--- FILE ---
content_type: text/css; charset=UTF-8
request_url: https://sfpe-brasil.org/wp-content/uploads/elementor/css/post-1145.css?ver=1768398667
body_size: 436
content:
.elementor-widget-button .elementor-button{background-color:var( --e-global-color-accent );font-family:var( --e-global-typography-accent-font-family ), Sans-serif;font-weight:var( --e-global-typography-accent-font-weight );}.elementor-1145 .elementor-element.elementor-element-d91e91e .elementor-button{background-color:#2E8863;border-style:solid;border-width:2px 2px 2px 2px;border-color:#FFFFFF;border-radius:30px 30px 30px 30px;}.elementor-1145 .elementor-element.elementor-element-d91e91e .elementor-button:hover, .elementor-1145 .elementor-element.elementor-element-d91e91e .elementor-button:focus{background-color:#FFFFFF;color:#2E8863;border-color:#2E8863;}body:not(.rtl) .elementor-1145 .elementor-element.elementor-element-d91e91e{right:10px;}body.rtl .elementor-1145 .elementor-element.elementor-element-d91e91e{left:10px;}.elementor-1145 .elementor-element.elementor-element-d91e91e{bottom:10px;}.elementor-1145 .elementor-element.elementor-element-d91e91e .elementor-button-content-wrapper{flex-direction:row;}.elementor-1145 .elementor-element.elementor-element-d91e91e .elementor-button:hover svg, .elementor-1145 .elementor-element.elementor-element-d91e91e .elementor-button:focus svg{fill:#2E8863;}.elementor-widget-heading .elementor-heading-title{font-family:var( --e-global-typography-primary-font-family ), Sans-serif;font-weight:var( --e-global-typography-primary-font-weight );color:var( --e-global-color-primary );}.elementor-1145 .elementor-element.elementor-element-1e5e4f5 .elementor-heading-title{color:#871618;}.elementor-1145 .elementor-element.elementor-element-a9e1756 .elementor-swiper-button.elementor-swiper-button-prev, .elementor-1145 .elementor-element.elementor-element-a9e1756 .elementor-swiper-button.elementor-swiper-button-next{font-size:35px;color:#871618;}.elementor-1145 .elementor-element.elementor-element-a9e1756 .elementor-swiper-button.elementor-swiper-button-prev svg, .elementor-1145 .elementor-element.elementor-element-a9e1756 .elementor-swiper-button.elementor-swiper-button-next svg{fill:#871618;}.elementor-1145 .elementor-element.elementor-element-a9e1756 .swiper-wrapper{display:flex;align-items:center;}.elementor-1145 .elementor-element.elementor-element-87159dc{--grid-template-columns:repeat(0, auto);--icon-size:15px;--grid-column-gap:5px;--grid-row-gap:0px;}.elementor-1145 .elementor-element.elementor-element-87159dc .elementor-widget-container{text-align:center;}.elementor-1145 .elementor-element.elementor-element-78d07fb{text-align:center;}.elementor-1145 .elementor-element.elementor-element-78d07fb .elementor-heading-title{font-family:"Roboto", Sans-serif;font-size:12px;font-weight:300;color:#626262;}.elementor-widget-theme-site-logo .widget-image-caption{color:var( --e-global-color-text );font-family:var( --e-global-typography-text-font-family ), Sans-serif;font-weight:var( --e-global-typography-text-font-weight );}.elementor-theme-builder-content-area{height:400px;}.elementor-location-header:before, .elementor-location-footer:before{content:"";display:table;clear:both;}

------------------------------------------------------------------------

◆ WORK REQUEST ◆
Transcribe the whole listing word for word.

◆ ANSWER FOR THE TASK ◆
--- FILE ---
content_type: text/css; charset=UTF-8
request_url: https://sfpe-brasil.org/wp-content/uploads/elementor/css/post-1145.css?ver=1768398667
body_size: 436
content:
.elementor-widget-button .elementor-button{background-color:var( --e-global-color-accent );font-family:var( --e-global-typography-accent-font-family ), Sans-serif;font-weight:var( --e-global-typography-accent-font-weight );}.elementor-1145 .elementor-element.elementor-element-d91e91e .elementor-button{background-color:#2E8863;border-style:solid;border-width:2px 2px 2px 2px;border-color:#FFFFFF;border-radius:30px 30px 30px 30px;}.elementor-1145 .elementor-element.elementor-element-d91e91e .elementor-button:hover, .elementor-1145 .elementor-element.elementor-element-d91e91e .elementor-button:focus{background-color:#FFFFFF;color:#2E8863;border-color:#2E8863;}body:not(.rtl) .elementor-1145 .elementor-element.elementor-element-d91e91e{right:10px;}body.rtl .elementor-1145 .elementor-element.elementor-element-d91e91e{left:10px;}.elementor-1145 .elementor-element.elementor-element-d91e91e{bottom:10px;}.elementor-1145 .elementor-element.elementor-element-d91e91e .elementor-button-content-wrapper{flex-direction:row;}.elementor-1145 .elementor-element.elementor-element-d91e91e .elementor-button:hover svg, .elementor-1145 .elementor-element.elementor-element-d91e91e .elementor-button:focus svg{fill:#2E8863;}.elementor-widget-heading .elementor-heading-title{font-family:var( --e-global-typography-primary-font-family ), Sans-serif;font-weight:var( --e-global-typography-primary-font-weight );color:var( --e-global-color-primary );}.elementor-1145 .elementor-element.elementor-element-1e5e4f5 .elementor-heading-title{color:#871618;}.elementor-1145 .elementor-element.elementor-element-a9e1756 .elementor-swiper-button.elementor-swiper-button-prev, .elementor-1145 .elementor-element.elementor-element-a9e1756 .elementor-swiper-button.elementor-swiper-button-next{font-size:35px;color:#871618;}.elementor-1145 .elementor-element.elementor-element-a9e1756 .elementor-swiper-button.elementor-swiper-button-prev svg, .elementor-1145 .elementor-element.elementor-element-a9e1756 .elementor-swiper-button.elementor-swiper-button-next svg{fill:#871618;}.elementor-1145 .elementor-element.elementor-element-a9e1756 .swiper-wrapper{display:flex;align-items:center;}.elementor-1145 .elementor-element.elementor-element-87159dc{--grid-template-columns:repeat(0, auto);--icon-size:15px;--grid-column-gap:5px;--grid-row-gap:0px;}.elementor-1145 .elementor-element.elementor-element-87159dc .elementor-widget-container{text-align:center;}.elementor-1145 .elementor-element.elementor-element-78d07fb{text-align:center;}.elementor-1145 .elementor-element.elementor-element-78d07fb .elementor-heading-title{font-family:"Roboto", Sans-serif;font-size:12px;font-weight:300;color:#626262;}.elementor-widget-theme-site-logo .widget-image-caption{color:var( --e-global-color-text );font-family:var( --e-global-typography-text-font-family ), Sans-serif;font-weight:var( --e-global-typography-text-font-weight );}.elementor-theme-builder-content-area{height:400px;}.elementor-location-header:before, .elementor-location-footer:before{content:"";display:table;clear:both;}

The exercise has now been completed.